Report on the Gulf of Tonkin Incident https://www.youtube.com/watch?v=Dx8-ffiYyzA (4 August 1964)
1960s

“For tonight, as so many nights before, young Americans struggle and young Americans die in a distant land. Tonight, as so many nights before, the American Nation is asked to sacrifice the blood of its children and the fruits of its labor for the love of its freedom. How many times—in my lifetime and in yours—have the American people gathered, as they do now, to hear their President tell them of conflict and tell them of danger? Each time they have answered. They have answered with all the effort that the security and the freedom of this nation required. And they do again tonight in Vietnam. Not too many years ago Vietnam was a peaceful, if troubled, land. In the North was an independent Communist government. In the South a people struggled to build a nation, with the friendly help of the United States. There were some in South Vietnam who wished to force Communist rule on their own people. But their progress was slight. Their hope of success was dim. Then, little more than six years ago, North Vietnam decided on conquest. And from that day to this, soldiers and supplies have moved from North to South in a swelling stream that is swallowing the remnants of revolution in aggression. As the assault mounted, our choice gradually became clear.

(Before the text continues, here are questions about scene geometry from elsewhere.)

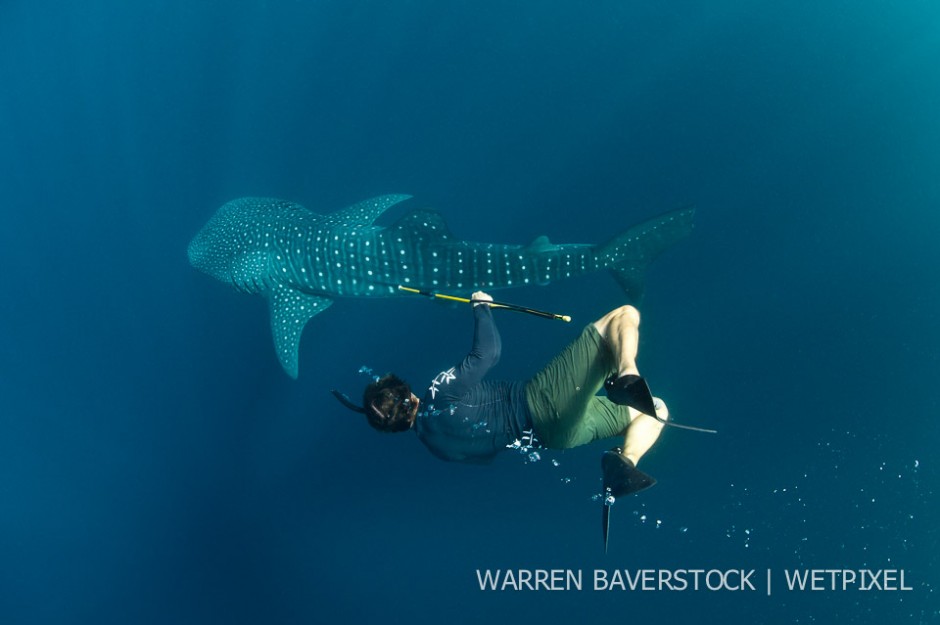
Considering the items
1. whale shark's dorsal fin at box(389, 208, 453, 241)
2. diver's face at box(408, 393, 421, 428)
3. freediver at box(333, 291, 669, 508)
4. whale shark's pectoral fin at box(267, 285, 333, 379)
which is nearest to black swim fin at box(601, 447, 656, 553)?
freediver at box(333, 291, 669, 508)

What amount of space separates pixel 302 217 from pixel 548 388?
3845 mm

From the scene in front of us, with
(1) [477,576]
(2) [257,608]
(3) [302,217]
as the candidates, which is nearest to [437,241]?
(3) [302,217]

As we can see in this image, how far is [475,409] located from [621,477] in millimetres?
735

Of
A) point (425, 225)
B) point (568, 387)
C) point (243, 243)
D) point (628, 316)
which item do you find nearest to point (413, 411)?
point (568, 387)

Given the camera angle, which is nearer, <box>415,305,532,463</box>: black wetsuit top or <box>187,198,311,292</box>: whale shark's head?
<box>415,305,532,463</box>: black wetsuit top

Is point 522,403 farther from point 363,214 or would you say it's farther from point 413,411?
point 363,214

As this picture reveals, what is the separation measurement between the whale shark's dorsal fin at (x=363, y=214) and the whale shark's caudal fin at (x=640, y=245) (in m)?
2.25

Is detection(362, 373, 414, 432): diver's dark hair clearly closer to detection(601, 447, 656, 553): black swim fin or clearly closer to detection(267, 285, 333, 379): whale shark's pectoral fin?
detection(601, 447, 656, 553): black swim fin

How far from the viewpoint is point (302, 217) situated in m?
5.83

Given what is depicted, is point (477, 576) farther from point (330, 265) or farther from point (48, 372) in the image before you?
point (48, 372)

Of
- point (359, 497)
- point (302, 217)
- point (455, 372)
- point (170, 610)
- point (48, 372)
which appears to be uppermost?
point (302, 217)

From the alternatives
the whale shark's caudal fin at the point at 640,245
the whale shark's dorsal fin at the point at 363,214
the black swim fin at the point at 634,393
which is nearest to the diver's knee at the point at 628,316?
the black swim fin at the point at 634,393

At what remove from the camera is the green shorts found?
2838mm

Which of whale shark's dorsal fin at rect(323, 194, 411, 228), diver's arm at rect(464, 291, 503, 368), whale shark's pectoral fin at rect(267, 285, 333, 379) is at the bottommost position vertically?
diver's arm at rect(464, 291, 503, 368)
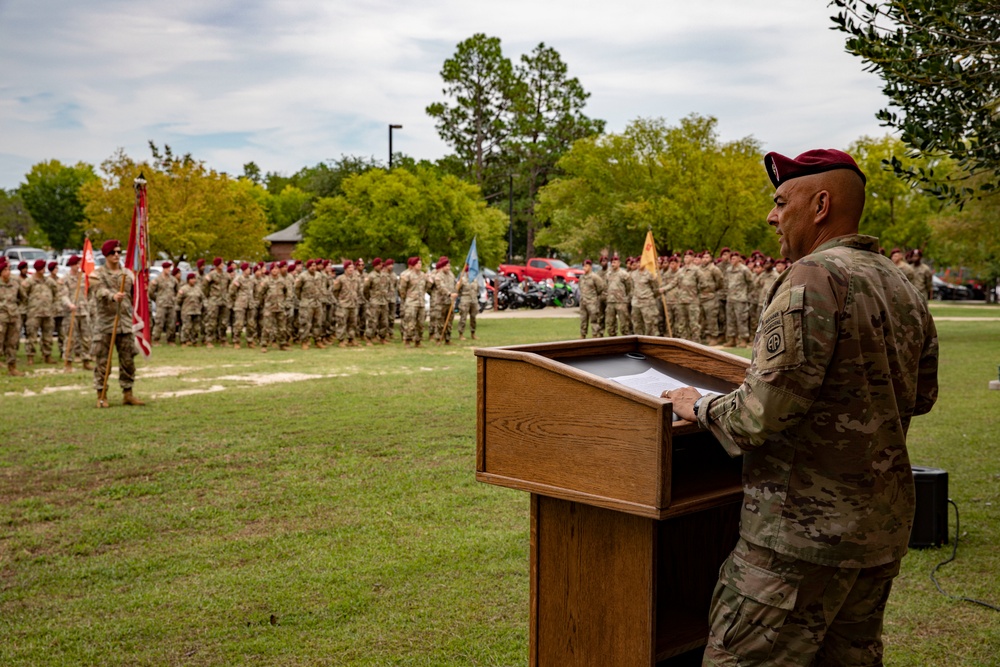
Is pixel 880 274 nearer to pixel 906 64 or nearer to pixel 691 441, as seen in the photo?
pixel 691 441

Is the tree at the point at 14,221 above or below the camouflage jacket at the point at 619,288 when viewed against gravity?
above

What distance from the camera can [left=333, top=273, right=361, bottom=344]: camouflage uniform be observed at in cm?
2278

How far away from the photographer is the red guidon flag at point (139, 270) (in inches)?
462

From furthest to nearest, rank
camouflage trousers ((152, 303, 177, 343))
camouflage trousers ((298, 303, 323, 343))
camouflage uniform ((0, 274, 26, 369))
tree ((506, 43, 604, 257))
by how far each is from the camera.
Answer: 1. tree ((506, 43, 604, 257))
2. camouflage trousers ((152, 303, 177, 343))
3. camouflage trousers ((298, 303, 323, 343))
4. camouflage uniform ((0, 274, 26, 369))

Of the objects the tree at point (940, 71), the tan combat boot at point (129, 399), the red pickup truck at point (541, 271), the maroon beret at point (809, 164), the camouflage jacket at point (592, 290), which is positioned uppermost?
the tree at point (940, 71)

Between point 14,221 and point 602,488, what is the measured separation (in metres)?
100

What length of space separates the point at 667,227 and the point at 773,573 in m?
36.1

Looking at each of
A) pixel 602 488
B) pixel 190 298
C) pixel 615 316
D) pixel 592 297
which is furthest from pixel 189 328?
pixel 602 488

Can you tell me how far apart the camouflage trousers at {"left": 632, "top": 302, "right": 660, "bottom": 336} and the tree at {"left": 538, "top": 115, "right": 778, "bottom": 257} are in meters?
16.2

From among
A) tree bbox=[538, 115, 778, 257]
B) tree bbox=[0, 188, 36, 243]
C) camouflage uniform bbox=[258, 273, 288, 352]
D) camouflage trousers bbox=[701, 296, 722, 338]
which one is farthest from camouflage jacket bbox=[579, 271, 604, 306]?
tree bbox=[0, 188, 36, 243]

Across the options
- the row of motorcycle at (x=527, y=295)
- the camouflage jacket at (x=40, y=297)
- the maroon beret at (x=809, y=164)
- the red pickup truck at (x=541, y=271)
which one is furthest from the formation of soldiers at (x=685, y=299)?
the red pickup truck at (x=541, y=271)

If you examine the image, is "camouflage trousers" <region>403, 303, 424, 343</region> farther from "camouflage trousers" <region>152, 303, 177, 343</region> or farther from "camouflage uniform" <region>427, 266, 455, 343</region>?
"camouflage trousers" <region>152, 303, 177, 343</region>

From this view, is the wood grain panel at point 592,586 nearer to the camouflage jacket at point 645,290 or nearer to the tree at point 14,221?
the camouflage jacket at point 645,290

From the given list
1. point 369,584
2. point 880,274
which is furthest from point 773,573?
point 369,584
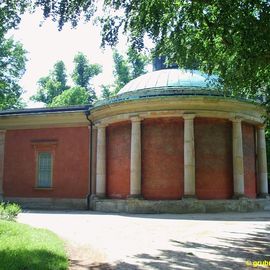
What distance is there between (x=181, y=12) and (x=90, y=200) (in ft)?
48.4

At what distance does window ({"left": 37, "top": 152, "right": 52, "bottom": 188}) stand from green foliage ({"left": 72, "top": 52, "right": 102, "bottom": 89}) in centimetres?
2864

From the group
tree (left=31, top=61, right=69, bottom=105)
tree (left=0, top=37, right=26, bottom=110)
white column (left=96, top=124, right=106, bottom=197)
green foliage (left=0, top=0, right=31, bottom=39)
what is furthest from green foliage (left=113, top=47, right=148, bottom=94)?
green foliage (left=0, top=0, right=31, bottom=39)

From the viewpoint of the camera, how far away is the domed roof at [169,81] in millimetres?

We could leave, abandoning South Vietnam to its attackers and to certain conquest, or we could stay and fight beside the people of South Vietnam. We stayed. And we will stay until aggression has stopped.”

1960s, State of the Union Address (1966)

“Making a speech on economics is a lot like pissing down your leg. It seems hot to you, but it never does to anyone else.”

Private comment, as quoted in Name-Dropping (1999) by John Kenneth Galbraith, p. 149.